◆ **Supplied material**
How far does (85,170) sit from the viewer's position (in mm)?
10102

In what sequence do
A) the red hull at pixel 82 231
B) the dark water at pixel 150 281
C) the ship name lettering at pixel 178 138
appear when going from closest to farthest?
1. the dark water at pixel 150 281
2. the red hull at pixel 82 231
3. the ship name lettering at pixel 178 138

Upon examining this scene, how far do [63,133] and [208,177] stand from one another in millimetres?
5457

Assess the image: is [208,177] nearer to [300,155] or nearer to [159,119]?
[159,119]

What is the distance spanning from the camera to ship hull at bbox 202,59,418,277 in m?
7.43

==

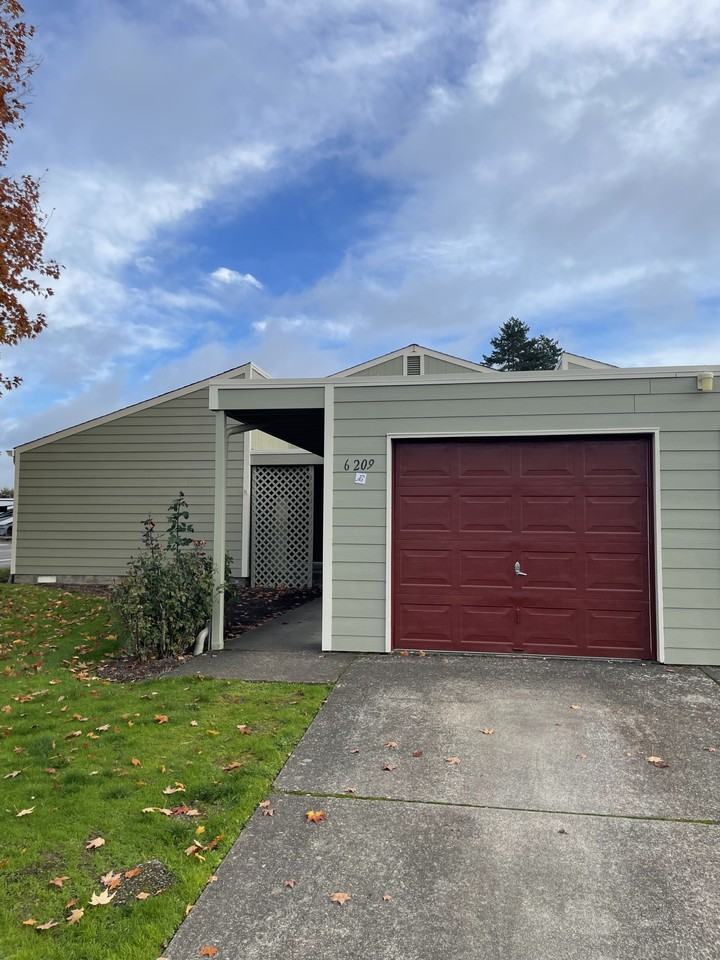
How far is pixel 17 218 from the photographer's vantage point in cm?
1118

◆ **Given task**
Pull out every line of the data above that contains the word "pixel". Case matters.

◆ **Answer to this problem**
A) the red hull at pixel 82 231
B) the dark water at pixel 150 281
C) the ship name lettering at pixel 178 138
1. the dark water at pixel 150 281
2. the red hull at pixel 82 231
3. the ship name lettering at pixel 178 138
How far is pixel 17 218 from the photographer's vantage point in cm?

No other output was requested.